2009年アカデミー賞作品賞受賞!!
今回のアカデミー賞には注目していました。
先ほど「スラムドッグ$ミリオネア」が作品賞他8部門受賞したと知り、何だかもう、ちょっと泣きそうです(;△;)
学校にも通わなかった。
本も読まなかった。
でも確かに、ぼくは「答え」を知っていた。
やっとこの本をご紹介できる時がやってきました。あ~、もう↑のコピーだけでもグッときます。
今回、見事アカデミー賞作品賞を受賞した「スラムドッグ$ミリオネア」の原作、
『ぼくと1ルピーの神様』です。
随分前に読んだものですが、これがおもしろくて、いつかご紹介できればと暖めておりました。
エンターテイメント性も高いお話なので、映画化には向いているだろうなと思っていましたが、アカデミー賞までとってしまうとは!
あ、でも映画は原作とは設定、ストーリーが少々異なっているようです。
映画の日本公開は4月。映画は映画でおもしろそうなのですが、その前に是非とも原作を読み、自分の感性で味わっていただきたいです。本当におもしろいから。
映像でイメージが固まってしまう前に是非!
インド、ムンバイのスラム街に住む主人公の少年ラムは、インド版「クイズ・ミリオネア」とおぼしきTV番組で、史上最高額の賞金10億ルピーを手に入れる。
しかし、貧しく教養もない孤児の少年が難問に答えられるわけがない、とインチキの容疑で逮捕されてしまうのだ。
彼を助けるためにかけつけた女性弁護士に、なぜクイズに答えることができたか、生い立ちにからめて説明していくというストーリー。波乱に満ちた彼の人生が、8歳から18歳まで、行きつ戻りつしながら回想されるわけなのだが、この構成が実にうまい。

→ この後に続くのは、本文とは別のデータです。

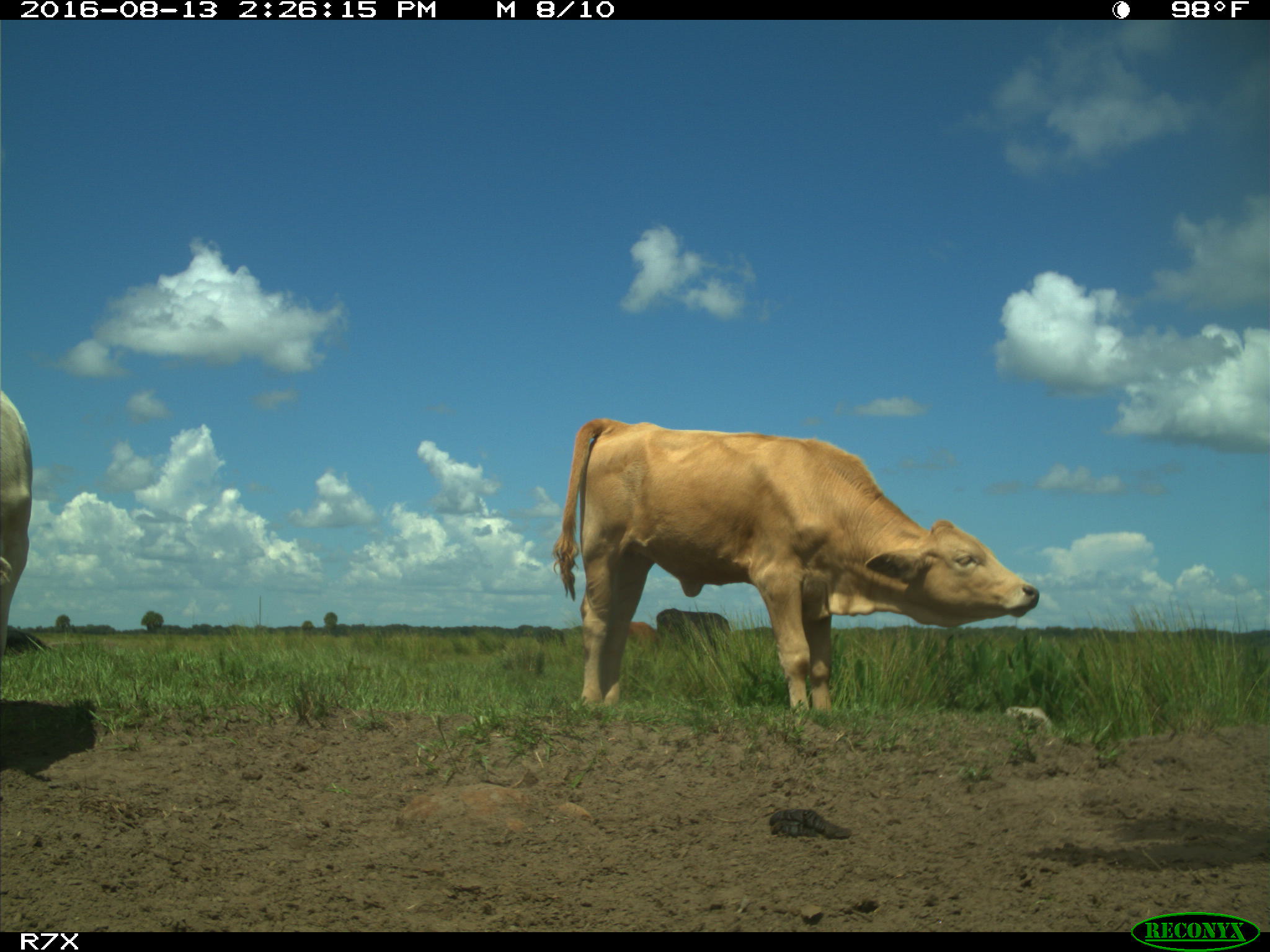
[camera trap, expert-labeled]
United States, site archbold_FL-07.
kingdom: Animalia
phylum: Chordata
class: Mammalia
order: Artiodactyla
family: Bovidae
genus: Bos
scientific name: Bos taurus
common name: domestic cow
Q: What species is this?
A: Bos taurus (domestic cow).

1問につき1エピソード。時系列ではなくクイズの出題順に語られていくため、最初は少々混乱するが、次第に「あ~、これはあそこからこうつながっていたのか!」とジグソーパズルのピースを一つずつあてはめていくようなおもしろさもある。
そしてラムの短い人生を追うことで、現代インドが抱える様々な問題も浮き彫りにされる。貧困、階級差別、強奪、児童虐待、売春、宗教対立に政治腐敗・・・。
近年、経済発展めざましいインドであるが、貧困層の生活はあまりに過酷で、その格差は絶対的である。クイズで正解するにつれ、賞金がランクアップしていくというクイズ番組は、インドの階級社会そのものを表しているのかもしれない。
淡々と語られるラムの人生の断片。状況的にはものすごく悲惨で、切ないエピソードも多い。
しかしながら彼の姿に、不思議と悲壮感は無い。
混沌に満ちた社会の中で、大人たちの身勝手な欲に翻弄されながらもそれを現実として受け入れ、その中で身を守る知恵を身に付けていく。
時に狡猾ともいえるしたたかさで窮地を切り抜けていく、そのたくましさが実にいい!
幼い頃からラムはよく逃げた。社会の底辺を這いずるストリート・チルドレンのことなど、警察も政府も、誰も助けてなどくれないことをよく知っていたからだ。
親しい人との別れも余儀なくされた。生き延びるだけで精一杯だった。
しかしある時、ただ生き延びるだけの生活から抜け出すために、彼はある決心をするのだ。
「運は自分でつかみとるもの」
それを、とてもわかりやすい形で教えてくれる。
読後感も爽快。
また、カシオのデジタル時計、ニンテンドーのゲーム機、ソニーのテレビといった日本製品が、富の象徴として随所に顔を出していたのも印象的。
著者はインドの外交官。トルコ、アメリカ、エチオピア、イギリスに赴任し、日本語版刊行時の情報ではニューデリー外務省に勤務という人物。
インドの階級社会においては明らかに支配者階級でしょう。格差や貧困など、国の状況として把握はしていても、実感としては分かるはずもないエリート中のエリート。
しかしながら、暇つぶしに書いたという本作がデビュー作にしていきなり話題となり、2006年時点で16ヶ国語に翻訳。そして映画はアカデミー賞を受賞してしまった!
なんだか若干モヤモヤしてしまうのは、貧乏人のひがみ根性というものでしょうか?
ともあれ、そんなモヤモヤを差し引いても、自信を持ってお薦めできる1冊。
いつの間にか、文庫版も出ていました。